My eyes grow dim with waiting for my God (vss. 1-3). . . But as for me, my prayer is to you, O Lord.  At an acceptable time, O God, in the abundance of your steadfast love, answer me.  With your faithful help rescue me from sinking in the mire; let me be delivered from my enemies and from the deep waters.  Do not let the flood sweep over me, or the deep swallow me up, or the Pit close its mouth over me. (vss. 13-15)”

I’d grown tired of being angry.  I went to an old tool of mine in my devotion to Daddy.  I said, “When you pray, believe you receive it, and you shall have it. (Mark 11:24)”  I then went about believing what I will receive – saved from drowning in despair, relieved from weariness in crying, my eyes will grow dim though I wait, in abundance you will answer us, we will be rescued, delivered from the enemies of poverty and lack, the Pit will not swallow us.

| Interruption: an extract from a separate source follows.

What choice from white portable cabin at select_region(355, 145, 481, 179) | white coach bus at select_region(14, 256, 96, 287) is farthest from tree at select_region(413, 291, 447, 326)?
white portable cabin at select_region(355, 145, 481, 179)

I went on to more verses from Psalm 69.  I will praise the name of God with a song; I will magnify him with thanksgiving. This will please the Lord more than an ox or a bull with horns and hoofs.  Let the oppressed see it and be glad; you who seek God, let your hearts revive.  For the Lord hears the needy, and does not despise his own that are in bonds. (vss. 30-33)” Still using Mk. 11:24 as a tool to declare God’s will for me – I will praise you with a song, you’ll be pleased with this more than religious sacrifice, the oppressed and troubled will see this and be glad, as we seek you our hearts will be revived, you will hear us and not despise us who are bound. 

This helped me greatly, but what helped me most were April’s prayers for me.  She’d had it, and knew that God was at work and wanted me to taste of it afresh.  When she prayed, something came back to me again from Psalm 69.  Verse 9 reads, “Zeal for your house consumes me.”  Bingo!

As we sat together in the living room, I took my journal and wrote, “In Psalm 69:9 it reads, ‘Zeal for your house consumes me.’  This is the passion. This is my heart’s desire.  Your house, your presence.  You want songs of praise more than religious insistence of sacrifice.  Zeal for your house consumes me.  You’re big enough to take my anger, but it’s my passion for you and your house that consumes me.  I want nothing else.”

Anger, sometimes, does its best work by getting our juices flowing – be angry, but sin not.  A better emotional sign post is passion.  It’s important to find out what the source of the anger is so it can be recognized and addressed.  It’s also important to find out where your passion lies.  If the passion is not recognized, it will lie dormant and be labeled as insignificant.  We are passionate beings.  We were created that way.

It was important to get back in touch with my passion for God, and not label it as insignificant – “Oh, just pull it out on Sundays or Wednesdays.”  We ain’t in a season to disregard our spiritual passions.  That’s a mistake.  It’s as if I’m freed from jail.  My passion for God and his call on our lives these days consumes me.  Seek first the Kingdom and his righteousness and these other things will be given to you. 

Get over the anger so you can claim again the passion.